The mother-in-law’s daughter, Mrs Fonseca, was obviously the one in charge. She signed the receipts for the fees I paid. Kartik told me later that she conducted all negotiations for equipment rentals as well although it was Fonseca who came to the venue to help set it up. There were rumours that he was a recovered alcoholic. His health had been affected so badly people said that now he couldn’t even hold a steady beat. That was why she controlled all the money, he couldn’t be trusted with it. I found it hard to believe that his sense of time was destroyed but in the several hours I spent there I never saw him play a steady beat for more than a few bars though he often showed me bits of skill which left me breathless.

“See do it like this,” he’d say and show me some simple pattern. He would play it a few times and then he would speed it up, adding in more and more variations till his hands were a blur over the drumset. His wife and the boys would sometimes come into the practice room when he launched on one of these demonstrations. I would feel my face take on an expression of awe and they would all smile, both with pride at his skill and amusement at my amazement.
It was at these times that I doubted my own impression, buttressed by rumours from other sources, of his wife as a shrewish, controlling woman. When she stood by the door as he treated me to these brief flashes of brilliance I could see that she admired his talent. And the one time when I came to the house and saw her playing the piano with the tenderest of expressions on her face, I forgot all the screaming and shouting and found myself imagining her much younger and slimmer, in a satin gown rather than in her old nightie, playing the piano at someone’s wedding at the Diocesan Centre near the Gol Dak Khana church. “That Anna Braganza’s girl. So beautifully she plays the piano, no?  And such an angel she looks like. Don’t know what she sees in that no good drummer.”
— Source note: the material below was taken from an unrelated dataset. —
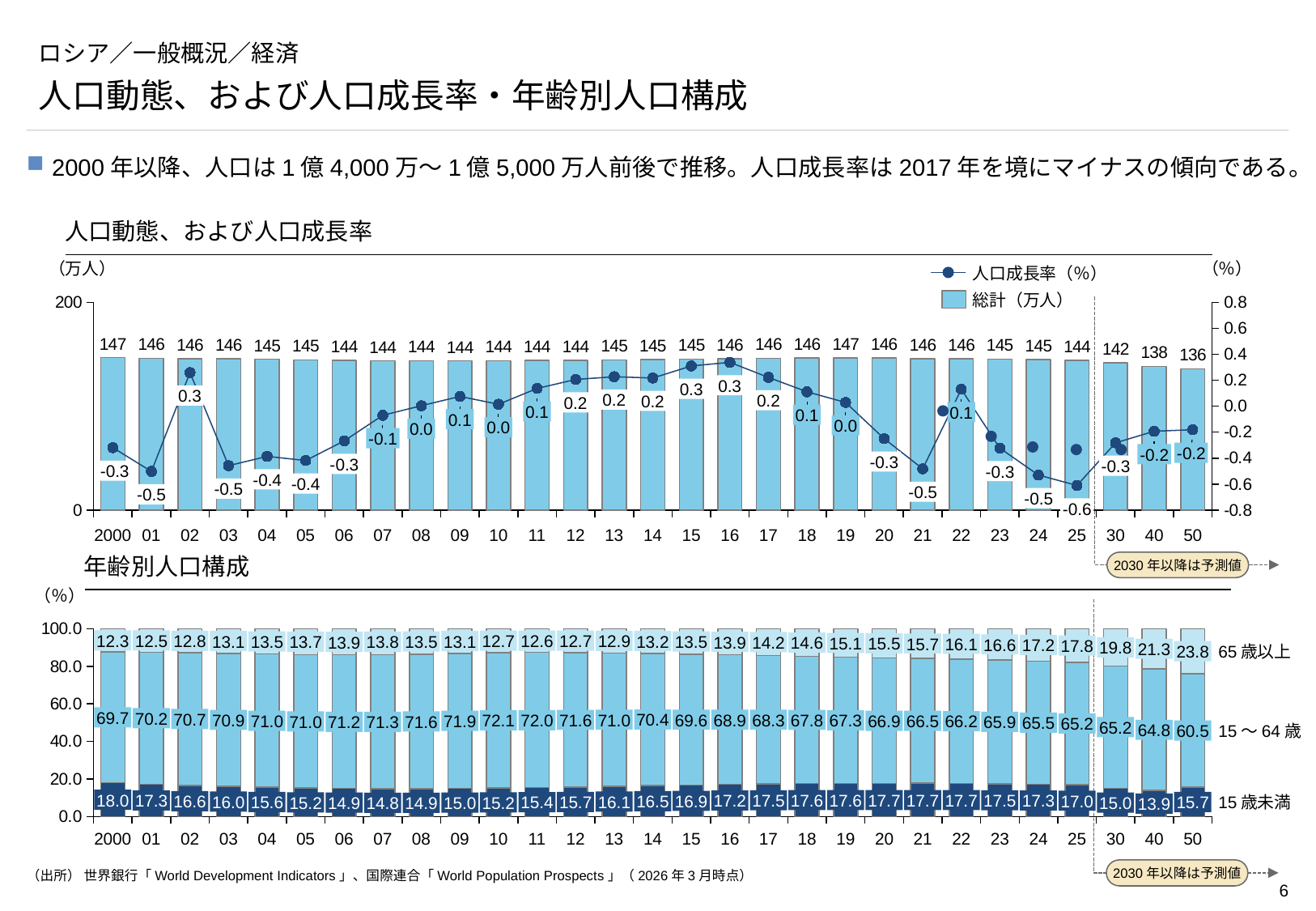
In the bottom chart (年齢別人口構成), what is the total of the stacked bar for 2000? 100.0 In the top chart (人口動態、および人口成長率), how many years are shown on the x axis? 29 In the top chart (人口動態、および人口成長率), which year has the lowest 総計 value? 2050 In the top chart (人口動態、および人口成長率), what is the difference between the 総計 values for 2000 and 2050? 11 In the bottom chart (年齢別人口構成), does the 65歳以上 share rise or fall from 2000 to 2050? Rise In the top chart (人口動態、および人口成長率), what is the 総計 value for 2050? 136 What kind of chart is the bottom chart (年齢別人口構成)? Stacked bar chart In the top chart (人口動態、および人口成長率), what is the 人口成長率 value for 2025? -0.6 In the top chart (人口動態、および人口成長率), which year has the higher 人口成長率, 2016 or 2021? 2016 In the bottom chart (年齢別人口構成), what is the 65歳以上 value for 2050? 23.8 In the top chart (人口動態、および人口成長率), which year has the lowest 人口成長率 value? 2025 In the top chart (人口動態、および人口成長率), how many series does the legend list? 2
I was waiting in the living room after my first lesson. Mrs Fonseca had gone to get her receipt book. Aman came up to me. He had a broad smile on his face and his eyes were gleaming. He pointed up to the lamp. Delzad was bouncing on the sofa. There was a brown-black smudge on the wall where the moth had been. Aman gestured with his fingers like he was climbing stairs: floor to sofa, sofa to table, table to piano, splat. They were still laughing when their mother came in.

“What are you rascals up to now? ” she said.

“Nothing, mummy,” said Aman, as he went to the table, picked up his pencil and started work on his holiday homework sums.